No matter how confident you
may be about your online backup, it is wise to perform a practice
restore. You can perform a practice restore on a recovery server, which
is also used to recover deleted mailboxes after their retention periods
have expired. A recovery server needs to be in a separate forest. You
can also restore on the same server, or on a server in the same
organizational group, by using a recovery storage group.
Recovery Storage Groups
A
recovery storage group is a specialized storage group that can exist
alongside the regular storage groups in an Exchange Server 2003 server
(even if the server already has four normal storage groups). You can
restore mailbox stores from any normal Exchange Server 2003 storage
group to the recovery group. You can then, if appropriate, use the
exmerge command-line utility to move the recovered mailbox data from the
recovery storage group to the regular storage group.
Recovery storage
groups allow you to restore without overwriting the data in the stores
you backed up. This is important when you suspect there may be a problem
with backups and you do not want to risk overwriting your current data
with corrupted backup data. In addition, you can recover an entire
mailbox store (all of the database information, including the log data)
or just a single mailbox.
If you have confidence
in your backup and restore processes, then backup becomes a
troubleshooting tool rather than a troubleshooting problem. You can
restore the last full backup and, when appropriate, the last
differential backup or series of incremental backups. You can then
replay any transaction logs that are stored on a separate disk to
restore the data on up to the point of failure.
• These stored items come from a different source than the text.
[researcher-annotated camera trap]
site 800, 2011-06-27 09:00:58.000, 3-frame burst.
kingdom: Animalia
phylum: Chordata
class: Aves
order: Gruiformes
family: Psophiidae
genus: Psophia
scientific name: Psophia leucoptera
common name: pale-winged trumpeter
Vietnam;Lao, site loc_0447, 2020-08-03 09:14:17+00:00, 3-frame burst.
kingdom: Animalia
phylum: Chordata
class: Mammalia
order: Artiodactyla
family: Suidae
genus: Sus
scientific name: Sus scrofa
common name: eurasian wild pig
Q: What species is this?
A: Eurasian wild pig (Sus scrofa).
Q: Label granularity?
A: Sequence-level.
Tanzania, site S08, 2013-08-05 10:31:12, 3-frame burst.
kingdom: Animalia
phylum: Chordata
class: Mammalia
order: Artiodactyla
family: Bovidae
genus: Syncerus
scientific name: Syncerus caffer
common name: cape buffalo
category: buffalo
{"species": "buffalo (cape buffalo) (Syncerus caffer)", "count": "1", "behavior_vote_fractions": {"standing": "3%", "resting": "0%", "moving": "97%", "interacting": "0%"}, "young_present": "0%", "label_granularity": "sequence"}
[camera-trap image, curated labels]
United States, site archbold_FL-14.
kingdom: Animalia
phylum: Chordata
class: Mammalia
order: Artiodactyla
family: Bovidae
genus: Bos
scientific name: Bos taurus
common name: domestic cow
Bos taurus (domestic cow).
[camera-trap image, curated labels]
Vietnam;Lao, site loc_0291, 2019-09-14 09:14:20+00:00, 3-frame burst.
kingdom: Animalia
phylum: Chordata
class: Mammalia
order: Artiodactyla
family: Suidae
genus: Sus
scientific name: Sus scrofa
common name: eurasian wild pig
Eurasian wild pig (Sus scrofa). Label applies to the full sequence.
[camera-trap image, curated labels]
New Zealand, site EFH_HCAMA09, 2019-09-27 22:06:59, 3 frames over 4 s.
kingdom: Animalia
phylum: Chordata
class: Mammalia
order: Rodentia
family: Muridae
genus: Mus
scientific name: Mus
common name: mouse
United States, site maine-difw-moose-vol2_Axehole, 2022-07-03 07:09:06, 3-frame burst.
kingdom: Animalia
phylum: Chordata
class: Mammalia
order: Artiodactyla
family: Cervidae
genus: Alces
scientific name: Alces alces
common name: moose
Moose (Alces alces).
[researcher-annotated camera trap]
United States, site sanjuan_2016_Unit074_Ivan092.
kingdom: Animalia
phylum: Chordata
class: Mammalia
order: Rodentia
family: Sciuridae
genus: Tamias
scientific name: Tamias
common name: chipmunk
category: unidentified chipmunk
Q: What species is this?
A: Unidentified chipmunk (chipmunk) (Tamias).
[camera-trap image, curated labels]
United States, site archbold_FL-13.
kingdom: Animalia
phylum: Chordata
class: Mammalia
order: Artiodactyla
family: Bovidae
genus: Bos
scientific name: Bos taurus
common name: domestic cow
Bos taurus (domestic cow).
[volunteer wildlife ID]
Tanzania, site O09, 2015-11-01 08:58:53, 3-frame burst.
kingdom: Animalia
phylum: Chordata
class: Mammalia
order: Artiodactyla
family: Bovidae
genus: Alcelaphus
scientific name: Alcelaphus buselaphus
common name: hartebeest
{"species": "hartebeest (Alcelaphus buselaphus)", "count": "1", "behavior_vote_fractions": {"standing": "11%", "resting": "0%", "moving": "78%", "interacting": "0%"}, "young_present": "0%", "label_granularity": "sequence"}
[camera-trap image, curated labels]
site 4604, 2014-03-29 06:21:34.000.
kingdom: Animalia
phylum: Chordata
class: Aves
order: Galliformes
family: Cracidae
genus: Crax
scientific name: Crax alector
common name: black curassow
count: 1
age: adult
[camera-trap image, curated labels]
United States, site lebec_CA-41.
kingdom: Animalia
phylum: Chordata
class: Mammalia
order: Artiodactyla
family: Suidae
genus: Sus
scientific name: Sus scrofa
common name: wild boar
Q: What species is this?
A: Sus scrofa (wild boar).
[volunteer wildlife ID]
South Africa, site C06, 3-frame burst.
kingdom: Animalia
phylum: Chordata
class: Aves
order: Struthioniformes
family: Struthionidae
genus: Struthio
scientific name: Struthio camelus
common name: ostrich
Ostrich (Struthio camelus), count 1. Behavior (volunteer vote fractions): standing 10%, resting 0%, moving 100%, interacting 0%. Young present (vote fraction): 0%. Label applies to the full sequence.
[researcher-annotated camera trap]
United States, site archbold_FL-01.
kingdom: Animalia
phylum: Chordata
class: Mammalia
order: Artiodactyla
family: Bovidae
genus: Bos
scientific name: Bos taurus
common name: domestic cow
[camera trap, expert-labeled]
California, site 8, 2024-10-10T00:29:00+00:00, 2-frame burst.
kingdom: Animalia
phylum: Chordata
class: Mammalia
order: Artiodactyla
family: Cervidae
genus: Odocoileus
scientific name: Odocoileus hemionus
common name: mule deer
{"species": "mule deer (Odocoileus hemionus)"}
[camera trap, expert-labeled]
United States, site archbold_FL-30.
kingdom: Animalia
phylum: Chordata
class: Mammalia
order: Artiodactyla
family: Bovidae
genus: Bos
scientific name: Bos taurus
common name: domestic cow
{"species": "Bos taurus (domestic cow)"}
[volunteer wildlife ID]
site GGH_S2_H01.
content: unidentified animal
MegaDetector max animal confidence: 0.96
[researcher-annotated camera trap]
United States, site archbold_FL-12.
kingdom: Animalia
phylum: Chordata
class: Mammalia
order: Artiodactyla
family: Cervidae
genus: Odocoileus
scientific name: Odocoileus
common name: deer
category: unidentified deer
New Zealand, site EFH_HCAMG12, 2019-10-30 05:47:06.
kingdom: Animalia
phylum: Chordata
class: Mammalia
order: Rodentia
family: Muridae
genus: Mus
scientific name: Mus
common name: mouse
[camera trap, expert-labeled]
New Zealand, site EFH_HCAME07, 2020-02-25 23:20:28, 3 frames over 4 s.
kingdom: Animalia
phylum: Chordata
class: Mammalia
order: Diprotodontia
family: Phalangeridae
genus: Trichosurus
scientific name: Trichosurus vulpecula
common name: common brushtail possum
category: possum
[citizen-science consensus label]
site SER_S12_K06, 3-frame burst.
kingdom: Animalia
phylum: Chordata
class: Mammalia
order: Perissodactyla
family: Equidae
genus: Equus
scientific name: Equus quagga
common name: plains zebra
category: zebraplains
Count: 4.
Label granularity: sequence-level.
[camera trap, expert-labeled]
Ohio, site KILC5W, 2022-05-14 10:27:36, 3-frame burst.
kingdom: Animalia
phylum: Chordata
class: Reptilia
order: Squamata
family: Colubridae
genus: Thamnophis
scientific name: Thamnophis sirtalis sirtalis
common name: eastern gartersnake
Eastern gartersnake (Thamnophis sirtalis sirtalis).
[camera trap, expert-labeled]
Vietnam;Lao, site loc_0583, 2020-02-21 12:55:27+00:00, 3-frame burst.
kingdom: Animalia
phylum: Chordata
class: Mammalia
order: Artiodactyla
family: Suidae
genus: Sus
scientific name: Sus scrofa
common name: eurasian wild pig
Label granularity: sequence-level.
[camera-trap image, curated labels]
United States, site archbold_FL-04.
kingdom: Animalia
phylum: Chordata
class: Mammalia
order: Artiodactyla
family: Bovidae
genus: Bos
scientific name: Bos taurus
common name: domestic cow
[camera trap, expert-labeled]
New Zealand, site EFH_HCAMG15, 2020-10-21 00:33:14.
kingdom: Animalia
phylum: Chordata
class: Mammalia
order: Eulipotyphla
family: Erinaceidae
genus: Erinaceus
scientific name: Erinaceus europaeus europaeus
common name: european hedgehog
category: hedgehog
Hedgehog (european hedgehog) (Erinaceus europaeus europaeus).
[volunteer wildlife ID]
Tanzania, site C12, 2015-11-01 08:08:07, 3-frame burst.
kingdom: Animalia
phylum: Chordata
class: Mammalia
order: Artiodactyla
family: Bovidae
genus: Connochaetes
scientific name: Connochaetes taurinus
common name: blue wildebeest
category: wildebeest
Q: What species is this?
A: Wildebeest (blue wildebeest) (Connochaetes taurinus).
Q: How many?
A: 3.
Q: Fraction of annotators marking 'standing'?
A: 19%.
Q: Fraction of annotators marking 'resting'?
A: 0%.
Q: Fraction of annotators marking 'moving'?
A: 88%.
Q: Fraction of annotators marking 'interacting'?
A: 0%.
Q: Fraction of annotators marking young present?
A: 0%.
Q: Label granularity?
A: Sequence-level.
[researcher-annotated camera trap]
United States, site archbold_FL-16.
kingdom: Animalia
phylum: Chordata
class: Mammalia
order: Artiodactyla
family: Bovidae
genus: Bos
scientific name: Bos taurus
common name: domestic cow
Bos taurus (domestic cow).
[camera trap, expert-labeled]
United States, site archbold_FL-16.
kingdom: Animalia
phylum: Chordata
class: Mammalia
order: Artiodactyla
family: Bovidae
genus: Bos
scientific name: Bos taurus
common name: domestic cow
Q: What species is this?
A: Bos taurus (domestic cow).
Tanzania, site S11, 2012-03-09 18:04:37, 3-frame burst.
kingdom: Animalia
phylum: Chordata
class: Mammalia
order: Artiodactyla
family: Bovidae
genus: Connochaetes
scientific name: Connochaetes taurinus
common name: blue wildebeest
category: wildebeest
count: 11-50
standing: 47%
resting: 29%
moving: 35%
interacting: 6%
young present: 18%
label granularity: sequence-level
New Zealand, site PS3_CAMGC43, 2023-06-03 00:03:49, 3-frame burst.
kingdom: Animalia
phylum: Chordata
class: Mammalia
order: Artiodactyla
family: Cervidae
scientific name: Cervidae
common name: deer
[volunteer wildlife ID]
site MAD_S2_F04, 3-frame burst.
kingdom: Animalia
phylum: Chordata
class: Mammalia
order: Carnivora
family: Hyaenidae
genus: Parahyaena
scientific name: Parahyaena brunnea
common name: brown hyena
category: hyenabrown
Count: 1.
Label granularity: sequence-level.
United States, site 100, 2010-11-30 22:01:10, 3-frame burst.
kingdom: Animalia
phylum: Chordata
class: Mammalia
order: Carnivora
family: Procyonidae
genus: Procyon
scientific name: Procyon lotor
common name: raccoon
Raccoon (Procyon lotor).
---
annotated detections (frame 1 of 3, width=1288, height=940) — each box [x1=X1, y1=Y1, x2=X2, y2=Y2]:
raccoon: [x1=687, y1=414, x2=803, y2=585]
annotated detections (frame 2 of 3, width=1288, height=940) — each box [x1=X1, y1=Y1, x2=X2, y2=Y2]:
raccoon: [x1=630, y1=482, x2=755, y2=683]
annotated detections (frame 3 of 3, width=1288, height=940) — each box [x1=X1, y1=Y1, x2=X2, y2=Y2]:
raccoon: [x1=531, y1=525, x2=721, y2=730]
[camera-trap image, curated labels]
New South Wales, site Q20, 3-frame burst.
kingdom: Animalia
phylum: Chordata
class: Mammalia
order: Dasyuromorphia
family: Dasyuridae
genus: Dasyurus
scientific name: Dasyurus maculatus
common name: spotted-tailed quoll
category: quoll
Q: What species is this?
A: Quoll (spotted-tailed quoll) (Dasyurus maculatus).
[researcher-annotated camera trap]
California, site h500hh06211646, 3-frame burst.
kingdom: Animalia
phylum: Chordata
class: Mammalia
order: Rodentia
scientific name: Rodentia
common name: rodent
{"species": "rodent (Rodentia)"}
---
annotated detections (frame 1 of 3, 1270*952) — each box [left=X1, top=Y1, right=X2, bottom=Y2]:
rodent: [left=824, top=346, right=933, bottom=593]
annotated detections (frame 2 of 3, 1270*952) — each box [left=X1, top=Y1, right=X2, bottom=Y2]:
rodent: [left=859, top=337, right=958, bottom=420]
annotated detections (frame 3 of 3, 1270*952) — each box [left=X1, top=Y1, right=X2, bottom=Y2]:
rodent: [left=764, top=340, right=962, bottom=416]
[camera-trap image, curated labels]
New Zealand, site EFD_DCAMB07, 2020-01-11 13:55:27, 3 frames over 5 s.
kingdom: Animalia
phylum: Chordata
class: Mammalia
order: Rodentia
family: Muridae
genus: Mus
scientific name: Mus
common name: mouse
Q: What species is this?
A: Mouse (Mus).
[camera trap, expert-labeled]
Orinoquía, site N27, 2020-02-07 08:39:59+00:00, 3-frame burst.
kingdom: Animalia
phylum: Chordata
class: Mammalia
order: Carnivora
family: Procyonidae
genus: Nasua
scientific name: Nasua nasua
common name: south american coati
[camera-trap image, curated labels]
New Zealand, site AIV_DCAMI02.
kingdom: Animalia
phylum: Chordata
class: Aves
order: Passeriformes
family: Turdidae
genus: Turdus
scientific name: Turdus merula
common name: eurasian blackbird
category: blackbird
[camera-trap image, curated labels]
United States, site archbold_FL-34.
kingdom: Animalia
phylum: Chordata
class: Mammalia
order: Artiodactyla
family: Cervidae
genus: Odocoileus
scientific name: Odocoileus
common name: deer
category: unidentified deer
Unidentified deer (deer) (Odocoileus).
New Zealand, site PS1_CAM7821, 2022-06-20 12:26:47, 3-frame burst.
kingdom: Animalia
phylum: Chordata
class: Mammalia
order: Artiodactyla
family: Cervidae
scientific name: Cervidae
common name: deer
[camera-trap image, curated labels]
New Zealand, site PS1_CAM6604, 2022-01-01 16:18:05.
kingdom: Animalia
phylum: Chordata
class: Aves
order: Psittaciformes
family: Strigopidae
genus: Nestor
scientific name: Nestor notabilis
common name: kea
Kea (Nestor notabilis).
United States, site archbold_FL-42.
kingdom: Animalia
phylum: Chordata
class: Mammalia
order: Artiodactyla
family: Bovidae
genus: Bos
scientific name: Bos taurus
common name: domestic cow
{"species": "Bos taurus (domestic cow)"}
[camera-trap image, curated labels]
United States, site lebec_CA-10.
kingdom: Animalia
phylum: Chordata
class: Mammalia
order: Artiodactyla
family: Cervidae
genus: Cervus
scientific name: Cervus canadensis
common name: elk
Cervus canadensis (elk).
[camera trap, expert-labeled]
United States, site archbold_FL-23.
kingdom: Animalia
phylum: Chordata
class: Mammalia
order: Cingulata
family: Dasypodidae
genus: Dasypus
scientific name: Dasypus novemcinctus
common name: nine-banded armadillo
Practice: Configuring an Alert
In this practice, you
configure an alert that triggers if 20 or more messages are waiting to
be sent out from the Server01 mailbox. In your test network, this number
is an arbitrary choice. On a production network, you would use a
performance log and monitor Queue Viewer to create baselines for normal
and busy periods. The number of queued messages that you choose to
trigger the alert should be higher than the highest anticipated number
during busy periods, and therefore indicate a fault in the messaging
environment.
Exercise 1: Configure a Queue Alert
To configure a queue alert, perform the following steps:
1. | On Server01, open the Performance console.
|
2. | Expand Performance Logs And Alerts, right-click Alerts, and then click New Alert Settings.
|
3. | In New Alert Settings, in the Name box, type Send Queue Alert and then click OK.
|
4. | On the General tab of the Send Queue Alert dialog box, type Alert if 20 messages, and then click Add.
|
5. | In
the Add Counters dialog box, in the Performance Counters drop-down
menu, select MSExchangeIS Mailbox. In the Select Counters From List box,
select Send Queue Size (normally selected by default), and in the
Select Instances From List box, select First Storage Group–Mailbox Store
(SERVER01), as shown in Figure 1.
|
6. | Click Add to add the counter, and then click Close.
|
7. | In the Alert When Value Is box, select Over.
|
8. | In the Limit box, type 20.
Tip The
Alert When Value Is box can be set only to Over or Under. Therefore,
Over means “greater than or equal to,” and Under means “less than or
equal to.” So if you want the alert to trigger at 20 messages, you set
“Over 20.” If you did not know this, you might assume that “Over 19”
would trigger on 20. Examiners sometimes test areas where the intuitive
answer is not the correct one. |
|
9. | Ensure that the sample interval is at the default value of 5 seconds. Figure 2 shows the alert settings.
|
10. | On the Action tab, select Send A Network Message To and type Administrator in the associated box.
Note This
sends a network message to any PC (assuming it has a Windows NT,
Windows 2000, Windows Server 2003, or Windows XP operating system and
the messenger service is enabled) where you are logged on using the
Administrator account. You might want to consider sending messages to
the ordinary user account that you created for yourself according to the
Principle of Least Privilege. In a production network, you should log
on using the Administrator account as seldom as possible. Also note that
by default an event is logged in the applications log in Event Viewer,
that you can start a performance log if an alert is triggered, and that
you can run an executable file. This file could send you an e-mail
message or, if you have the appropriate technology installed, could
trigger a personal bleeper. |
|
11. | Click OK.
|
12. | In
the Performance console, click Alerts. In the details pane, right-click
the alert and confirm that it has started (Start is unavailable).
|
Warning
You
can also determine that an alert is running because it is green, but
this method is not infallible. A newly created alert may be started but
appear as red until the first time you click it. Also, those who are
prone to color blindness easily confuse red and green. |